Rénover la pédagogie, améliorer l’orientation et l’accueil des étudiants, développer la recherche et rayonner à l’international : pour trouver – enfin – un nouvel élan, les universités doivent relever une série de défis. Mode d’emploi.

 

Oui, l’université change. Un peu partout, les facultés multiplient les initiatives, innovent, progressent – bien plus qu’on ne le croit souvent. Et cela, malgré des budgets contraints et des effectifs étudiants qui continuent d’augmenter.

Mais cela ne suffit pas. Il faut aller plus loin et plus vite. Pour en finir enfin avec la morosité, pour attirer davantage les étudiants et les recruteurs, pour mieux remplir leur double mission de production et de transmission de savoirs, pour grimper dans les classements internationaux et jouer pleinement leur rôle dans la société, les universités doivent mener de front plusieurs chantiers d’envergure :

#1 Renouveler leur pédagogie

« Nous devons à la fois accueillir davantage d’étudiants, et leur offrir un accompagnement plus individualisé », explique Olivier Laboux, vice-président de la CPU et président de l’Université de Nantes.
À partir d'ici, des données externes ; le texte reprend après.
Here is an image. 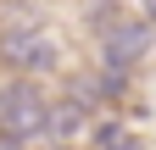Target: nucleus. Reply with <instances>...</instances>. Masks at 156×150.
Wrapping results in <instances>:
<instances>
[{
	"mask_svg": "<svg viewBox=\"0 0 156 150\" xmlns=\"http://www.w3.org/2000/svg\"><path fill=\"white\" fill-rule=\"evenodd\" d=\"M45 128H50V95L39 89V78L11 72V78L0 84V134L23 139V145H39Z\"/></svg>",
	"mask_w": 156,
	"mask_h": 150,
	"instance_id": "1",
	"label": "nucleus"
},
{
	"mask_svg": "<svg viewBox=\"0 0 156 150\" xmlns=\"http://www.w3.org/2000/svg\"><path fill=\"white\" fill-rule=\"evenodd\" d=\"M0 56H6L11 72H23V78H39L45 67H56V33L45 22H17L6 39H0Z\"/></svg>",
	"mask_w": 156,
	"mask_h": 150,
	"instance_id": "2",
	"label": "nucleus"
},
{
	"mask_svg": "<svg viewBox=\"0 0 156 150\" xmlns=\"http://www.w3.org/2000/svg\"><path fill=\"white\" fill-rule=\"evenodd\" d=\"M151 28L145 17H117V22L101 33V67H117V72H134L151 56Z\"/></svg>",
	"mask_w": 156,
	"mask_h": 150,
	"instance_id": "3",
	"label": "nucleus"
},
{
	"mask_svg": "<svg viewBox=\"0 0 156 150\" xmlns=\"http://www.w3.org/2000/svg\"><path fill=\"white\" fill-rule=\"evenodd\" d=\"M89 122H95V106H89V100H78V95H62V100H50V128H45V139L73 145Z\"/></svg>",
	"mask_w": 156,
	"mask_h": 150,
	"instance_id": "4",
	"label": "nucleus"
},
{
	"mask_svg": "<svg viewBox=\"0 0 156 150\" xmlns=\"http://www.w3.org/2000/svg\"><path fill=\"white\" fill-rule=\"evenodd\" d=\"M95 145H101V150H151V139H145V134L123 128L117 117H95Z\"/></svg>",
	"mask_w": 156,
	"mask_h": 150,
	"instance_id": "5",
	"label": "nucleus"
},
{
	"mask_svg": "<svg viewBox=\"0 0 156 150\" xmlns=\"http://www.w3.org/2000/svg\"><path fill=\"white\" fill-rule=\"evenodd\" d=\"M140 17H145V22H156V0H140Z\"/></svg>",
	"mask_w": 156,
	"mask_h": 150,
	"instance_id": "6",
	"label": "nucleus"
}]
</instances>
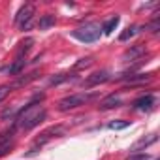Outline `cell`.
<instances>
[{
    "mask_svg": "<svg viewBox=\"0 0 160 160\" xmlns=\"http://www.w3.org/2000/svg\"><path fill=\"white\" fill-rule=\"evenodd\" d=\"M32 17H34V6L27 4V6H23V8L19 10V13H17V17H15V23L23 27V25H25V23H28Z\"/></svg>",
    "mask_w": 160,
    "mask_h": 160,
    "instance_id": "5",
    "label": "cell"
},
{
    "mask_svg": "<svg viewBox=\"0 0 160 160\" xmlns=\"http://www.w3.org/2000/svg\"><path fill=\"white\" fill-rule=\"evenodd\" d=\"M154 141H156V134H152L149 139H141V141H138L134 149H139V147H147V145H151V143H154Z\"/></svg>",
    "mask_w": 160,
    "mask_h": 160,
    "instance_id": "16",
    "label": "cell"
},
{
    "mask_svg": "<svg viewBox=\"0 0 160 160\" xmlns=\"http://www.w3.org/2000/svg\"><path fill=\"white\" fill-rule=\"evenodd\" d=\"M10 91H12V87H10V85H2V87H0V102H2V100L10 94Z\"/></svg>",
    "mask_w": 160,
    "mask_h": 160,
    "instance_id": "18",
    "label": "cell"
},
{
    "mask_svg": "<svg viewBox=\"0 0 160 160\" xmlns=\"http://www.w3.org/2000/svg\"><path fill=\"white\" fill-rule=\"evenodd\" d=\"M119 21H121V17L119 15H113L111 19H108L106 23H104V27H102V30H104V34H111L115 28H117V25H119Z\"/></svg>",
    "mask_w": 160,
    "mask_h": 160,
    "instance_id": "9",
    "label": "cell"
},
{
    "mask_svg": "<svg viewBox=\"0 0 160 160\" xmlns=\"http://www.w3.org/2000/svg\"><path fill=\"white\" fill-rule=\"evenodd\" d=\"M23 66H25V60H15V64L10 68V73H19Z\"/></svg>",
    "mask_w": 160,
    "mask_h": 160,
    "instance_id": "17",
    "label": "cell"
},
{
    "mask_svg": "<svg viewBox=\"0 0 160 160\" xmlns=\"http://www.w3.org/2000/svg\"><path fill=\"white\" fill-rule=\"evenodd\" d=\"M100 34H102V28L96 23H85L83 27H79V28L73 30V38H77L79 42H83V43L96 42L100 38Z\"/></svg>",
    "mask_w": 160,
    "mask_h": 160,
    "instance_id": "2",
    "label": "cell"
},
{
    "mask_svg": "<svg viewBox=\"0 0 160 160\" xmlns=\"http://www.w3.org/2000/svg\"><path fill=\"white\" fill-rule=\"evenodd\" d=\"M147 28H149L151 32H156V30L160 28V21H158V19H154V21H152L151 25H147Z\"/></svg>",
    "mask_w": 160,
    "mask_h": 160,
    "instance_id": "20",
    "label": "cell"
},
{
    "mask_svg": "<svg viewBox=\"0 0 160 160\" xmlns=\"http://www.w3.org/2000/svg\"><path fill=\"white\" fill-rule=\"evenodd\" d=\"M92 98V94H85V92H77V94H70L66 98H62L58 102V109L60 111H70V109H75L79 106H83L85 102H89Z\"/></svg>",
    "mask_w": 160,
    "mask_h": 160,
    "instance_id": "3",
    "label": "cell"
},
{
    "mask_svg": "<svg viewBox=\"0 0 160 160\" xmlns=\"http://www.w3.org/2000/svg\"><path fill=\"white\" fill-rule=\"evenodd\" d=\"M128 126H130L128 121H113V122H109V128H111V130H124V128H128Z\"/></svg>",
    "mask_w": 160,
    "mask_h": 160,
    "instance_id": "15",
    "label": "cell"
},
{
    "mask_svg": "<svg viewBox=\"0 0 160 160\" xmlns=\"http://www.w3.org/2000/svg\"><path fill=\"white\" fill-rule=\"evenodd\" d=\"M66 79H70V73H58V75L49 79V85H60L62 81H66Z\"/></svg>",
    "mask_w": 160,
    "mask_h": 160,
    "instance_id": "14",
    "label": "cell"
},
{
    "mask_svg": "<svg viewBox=\"0 0 160 160\" xmlns=\"http://www.w3.org/2000/svg\"><path fill=\"white\" fill-rule=\"evenodd\" d=\"M154 104V96L152 94H145V96H139L138 100H134V109H151Z\"/></svg>",
    "mask_w": 160,
    "mask_h": 160,
    "instance_id": "6",
    "label": "cell"
},
{
    "mask_svg": "<svg viewBox=\"0 0 160 160\" xmlns=\"http://www.w3.org/2000/svg\"><path fill=\"white\" fill-rule=\"evenodd\" d=\"M106 81H109V72L108 70H100V72H94L92 75H89L83 85L85 87H96V85L106 83Z\"/></svg>",
    "mask_w": 160,
    "mask_h": 160,
    "instance_id": "4",
    "label": "cell"
},
{
    "mask_svg": "<svg viewBox=\"0 0 160 160\" xmlns=\"http://www.w3.org/2000/svg\"><path fill=\"white\" fill-rule=\"evenodd\" d=\"M128 160H149V154H134V156H130Z\"/></svg>",
    "mask_w": 160,
    "mask_h": 160,
    "instance_id": "21",
    "label": "cell"
},
{
    "mask_svg": "<svg viewBox=\"0 0 160 160\" xmlns=\"http://www.w3.org/2000/svg\"><path fill=\"white\" fill-rule=\"evenodd\" d=\"M91 62H92L91 58H81V60L75 64V68H77V70H79V68H87V66H91Z\"/></svg>",
    "mask_w": 160,
    "mask_h": 160,
    "instance_id": "19",
    "label": "cell"
},
{
    "mask_svg": "<svg viewBox=\"0 0 160 160\" xmlns=\"http://www.w3.org/2000/svg\"><path fill=\"white\" fill-rule=\"evenodd\" d=\"M121 104H122L121 96L111 94V96H108V98H104V100L100 102V108H102V109H113V108H119Z\"/></svg>",
    "mask_w": 160,
    "mask_h": 160,
    "instance_id": "7",
    "label": "cell"
},
{
    "mask_svg": "<svg viewBox=\"0 0 160 160\" xmlns=\"http://www.w3.org/2000/svg\"><path fill=\"white\" fill-rule=\"evenodd\" d=\"M17 108L15 106H10V108H6L2 113H0V119H2V121H13L15 117H17Z\"/></svg>",
    "mask_w": 160,
    "mask_h": 160,
    "instance_id": "12",
    "label": "cell"
},
{
    "mask_svg": "<svg viewBox=\"0 0 160 160\" xmlns=\"http://www.w3.org/2000/svg\"><path fill=\"white\" fill-rule=\"evenodd\" d=\"M32 45H34V40H32V38L21 40V42H19V47H17V60H21L23 55H27V53L32 49Z\"/></svg>",
    "mask_w": 160,
    "mask_h": 160,
    "instance_id": "8",
    "label": "cell"
},
{
    "mask_svg": "<svg viewBox=\"0 0 160 160\" xmlns=\"http://www.w3.org/2000/svg\"><path fill=\"white\" fill-rule=\"evenodd\" d=\"M139 30H138V27H128L124 32H121V36H119V40L121 42H126V40H130V38H134L136 34H138Z\"/></svg>",
    "mask_w": 160,
    "mask_h": 160,
    "instance_id": "13",
    "label": "cell"
},
{
    "mask_svg": "<svg viewBox=\"0 0 160 160\" xmlns=\"http://www.w3.org/2000/svg\"><path fill=\"white\" fill-rule=\"evenodd\" d=\"M40 100H43V94L36 96L27 108H23V109L17 113V117H15L17 128H21V130H32L34 126H38V124L45 119V109L38 104Z\"/></svg>",
    "mask_w": 160,
    "mask_h": 160,
    "instance_id": "1",
    "label": "cell"
},
{
    "mask_svg": "<svg viewBox=\"0 0 160 160\" xmlns=\"http://www.w3.org/2000/svg\"><path fill=\"white\" fill-rule=\"evenodd\" d=\"M145 53V47L143 45H136V47H132V49H128L126 53H124V58H128V60H136L138 57H141Z\"/></svg>",
    "mask_w": 160,
    "mask_h": 160,
    "instance_id": "10",
    "label": "cell"
},
{
    "mask_svg": "<svg viewBox=\"0 0 160 160\" xmlns=\"http://www.w3.org/2000/svg\"><path fill=\"white\" fill-rule=\"evenodd\" d=\"M53 25H55V15H51V13L42 15V19H40V23H38L40 30H47V28H49V27H53Z\"/></svg>",
    "mask_w": 160,
    "mask_h": 160,
    "instance_id": "11",
    "label": "cell"
}]
</instances>
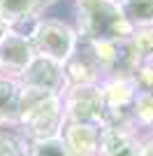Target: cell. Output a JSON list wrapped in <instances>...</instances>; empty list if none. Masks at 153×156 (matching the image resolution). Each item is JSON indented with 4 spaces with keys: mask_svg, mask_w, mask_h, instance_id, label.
<instances>
[{
    "mask_svg": "<svg viewBox=\"0 0 153 156\" xmlns=\"http://www.w3.org/2000/svg\"><path fill=\"white\" fill-rule=\"evenodd\" d=\"M72 14L76 35L81 40L102 42L130 35V26L121 14V7L114 0H72Z\"/></svg>",
    "mask_w": 153,
    "mask_h": 156,
    "instance_id": "6da1fadb",
    "label": "cell"
},
{
    "mask_svg": "<svg viewBox=\"0 0 153 156\" xmlns=\"http://www.w3.org/2000/svg\"><path fill=\"white\" fill-rule=\"evenodd\" d=\"M76 40L79 35H76V28L72 26V21L42 14L35 33L30 35V47L35 56H44V58H51L63 65L74 51Z\"/></svg>",
    "mask_w": 153,
    "mask_h": 156,
    "instance_id": "7a4b0ae2",
    "label": "cell"
},
{
    "mask_svg": "<svg viewBox=\"0 0 153 156\" xmlns=\"http://www.w3.org/2000/svg\"><path fill=\"white\" fill-rule=\"evenodd\" d=\"M65 124H67V119H65L60 96H46L21 114L16 121V128L30 144V142H39V140L60 137Z\"/></svg>",
    "mask_w": 153,
    "mask_h": 156,
    "instance_id": "3957f363",
    "label": "cell"
},
{
    "mask_svg": "<svg viewBox=\"0 0 153 156\" xmlns=\"http://www.w3.org/2000/svg\"><path fill=\"white\" fill-rule=\"evenodd\" d=\"M60 103L67 121H86V124L104 126V98L100 82L88 84H70L60 93Z\"/></svg>",
    "mask_w": 153,
    "mask_h": 156,
    "instance_id": "277c9868",
    "label": "cell"
},
{
    "mask_svg": "<svg viewBox=\"0 0 153 156\" xmlns=\"http://www.w3.org/2000/svg\"><path fill=\"white\" fill-rule=\"evenodd\" d=\"M90 42V40H88ZM93 51L100 63L102 79L104 77H132L137 70L141 54L134 47L132 37H118V40H102L93 42Z\"/></svg>",
    "mask_w": 153,
    "mask_h": 156,
    "instance_id": "5b68a950",
    "label": "cell"
},
{
    "mask_svg": "<svg viewBox=\"0 0 153 156\" xmlns=\"http://www.w3.org/2000/svg\"><path fill=\"white\" fill-rule=\"evenodd\" d=\"M102 98H104V126L130 124V110L139 84L134 77H104L100 79Z\"/></svg>",
    "mask_w": 153,
    "mask_h": 156,
    "instance_id": "8992f818",
    "label": "cell"
},
{
    "mask_svg": "<svg viewBox=\"0 0 153 156\" xmlns=\"http://www.w3.org/2000/svg\"><path fill=\"white\" fill-rule=\"evenodd\" d=\"M16 77H19V82L23 86L37 89V91L49 93V96H60L67 89L63 65L51 58H44V56H32V61Z\"/></svg>",
    "mask_w": 153,
    "mask_h": 156,
    "instance_id": "52a82bcc",
    "label": "cell"
},
{
    "mask_svg": "<svg viewBox=\"0 0 153 156\" xmlns=\"http://www.w3.org/2000/svg\"><path fill=\"white\" fill-rule=\"evenodd\" d=\"M63 72H65V82L70 84H88V82H100L102 79V70L100 63L95 58L93 51V42L88 40H76L74 51L70 54V58L63 63Z\"/></svg>",
    "mask_w": 153,
    "mask_h": 156,
    "instance_id": "ba28073f",
    "label": "cell"
},
{
    "mask_svg": "<svg viewBox=\"0 0 153 156\" xmlns=\"http://www.w3.org/2000/svg\"><path fill=\"white\" fill-rule=\"evenodd\" d=\"M97 156H141V130L132 124L104 126Z\"/></svg>",
    "mask_w": 153,
    "mask_h": 156,
    "instance_id": "9c48e42d",
    "label": "cell"
},
{
    "mask_svg": "<svg viewBox=\"0 0 153 156\" xmlns=\"http://www.w3.org/2000/svg\"><path fill=\"white\" fill-rule=\"evenodd\" d=\"M100 124H86V121H67L63 126L60 140L67 147L72 156H97L100 151V137H102Z\"/></svg>",
    "mask_w": 153,
    "mask_h": 156,
    "instance_id": "30bf717a",
    "label": "cell"
},
{
    "mask_svg": "<svg viewBox=\"0 0 153 156\" xmlns=\"http://www.w3.org/2000/svg\"><path fill=\"white\" fill-rule=\"evenodd\" d=\"M32 47L30 40L19 33L7 30L0 37V72L7 75H21L23 68L32 61Z\"/></svg>",
    "mask_w": 153,
    "mask_h": 156,
    "instance_id": "8fae6325",
    "label": "cell"
},
{
    "mask_svg": "<svg viewBox=\"0 0 153 156\" xmlns=\"http://www.w3.org/2000/svg\"><path fill=\"white\" fill-rule=\"evenodd\" d=\"M21 82L16 75L0 72V124H16L19 119Z\"/></svg>",
    "mask_w": 153,
    "mask_h": 156,
    "instance_id": "7c38bea8",
    "label": "cell"
},
{
    "mask_svg": "<svg viewBox=\"0 0 153 156\" xmlns=\"http://www.w3.org/2000/svg\"><path fill=\"white\" fill-rule=\"evenodd\" d=\"M118 7L130 30L153 28V0H121Z\"/></svg>",
    "mask_w": 153,
    "mask_h": 156,
    "instance_id": "4fadbf2b",
    "label": "cell"
},
{
    "mask_svg": "<svg viewBox=\"0 0 153 156\" xmlns=\"http://www.w3.org/2000/svg\"><path fill=\"white\" fill-rule=\"evenodd\" d=\"M130 124L141 133H153V91L139 89L130 110Z\"/></svg>",
    "mask_w": 153,
    "mask_h": 156,
    "instance_id": "5bb4252c",
    "label": "cell"
},
{
    "mask_svg": "<svg viewBox=\"0 0 153 156\" xmlns=\"http://www.w3.org/2000/svg\"><path fill=\"white\" fill-rule=\"evenodd\" d=\"M28 140L21 135L16 124H0V156H25Z\"/></svg>",
    "mask_w": 153,
    "mask_h": 156,
    "instance_id": "9a60e30c",
    "label": "cell"
},
{
    "mask_svg": "<svg viewBox=\"0 0 153 156\" xmlns=\"http://www.w3.org/2000/svg\"><path fill=\"white\" fill-rule=\"evenodd\" d=\"M30 14H42L37 0H0V16L7 21H16Z\"/></svg>",
    "mask_w": 153,
    "mask_h": 156,
    "instance_id": "2e32d148",
    "label": "cell"
},
{
    "mask_svg": "<svg viewBox=\"0 0 153 156\" xmlns=\"http://www.w3.org/2000/svg\"><path fill=\"white\" fill-rule=\"evenodd\" d=\"M25 156H72L67 147L63 144L60 137H51V140H39V142H30Z\"/></svg>",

Redoutable défi, qui ne peut être relevé que par une « révolution pédagogique » – d’autant qu’il faut s’adapter à des publics de plus en plus hétérogènes, et que les budgets ne sont pas illimités… Le numérique joue bien sûr un rôle majeur – mais il n’est pas le seul levier.

#2 Peaufiner l’orientation

C’est évidemment un élément décisif de la réussite étudiante. Pour y parvenir, il faut d’abord transformer l’essai Parcoursup. « Déjà, les étudiants paraissent mieux informés et plus impliqués dans leurs choix de parcours », note-t-on à la CPU. Il faut aussi multiplier les passerelles entre les cursus.

#3 Augmenter leurs ressources

Eternelle question des moyens… Sur ce plan, deux bonnes nouvelles : malgré les contraintes budgétaires, l’enseignement supérieur reste une priorité affichée pour les pouvoirs publics. Ensuite, les fondations d’universités montent en puissance (à Strasbourg, à Sorbonne Université, à Dauphine…) et permettent de mener un nombre croissant d’actions.

#4 Améliorer la vie étudiante

Qualité de l’accueil, sport, santé, animation, confort des salles de classe et des campus, médiathèques, équipements informatiques… Autant de facteurs d’amélioration des conditions de vie de tous – et donc de la réussite. Là encore, investissements conséquents à prévoir.

#5 Rayonner à l’international

« Le modèle français doit s’adapter à l’internationalisation de l’enseignement supérieur et de la recherche », estime Gilles Roussel, président de la CPU et de l’université de Cergy. La partie sera gagnée quand l’université française attirera des étudiants et des enseignants-chercheurs du monde entier, et au meilleur niveau. C’est notamment une question de qualité de la recherche.

#6 Stimuler la recherche

Cela implique d’investir massivement dans les labos, de développer l’emploi scientifique, de stimuler l’innovation et la valorisation… « La Loi de programmation pluriannuelle de la recherche, qui sera débattue en 2020, offre une belle opportunité, observe Olivier Laboux. Mais il faut aussi mieux rémunérer les chercheurs… ». « Les universités sont des acteurs majeurs de la transformation de la société, souligne de son côté Gilles Roussel. Elles s’emparent de plus en plus des grands sujets technologiques et sociétaux. La recherche est une cause d’intérêt général. »

#7 Renforcer les liens avec le monde économique

C’est aussi un moyen de doper l’insertion des diplômés. La réforme du DUT va dans ce sens. L’essor de l’apprentissage et de l’entrepreneuriat étudiant aussi. Tout comme la présence accrue des entreprises dans les instances de gouvernance.

Ajoutons une condition indispensable pour que tous ces chantiers avancent : restaurer la confiance. « Il faut redonner des marges de manœuvre à ceux qui créent de la valeur, c’est-à-dire les enseignants-chercheurs, plaide Hervé Penan, directeur de Toulouse School of Management (ex-IAE de Toulouse). Les outils de gestion et de contrôle sont certes utiles, mais on ne doit pas en abuser. » La confiance, pour donner aux universités un nouvel élan.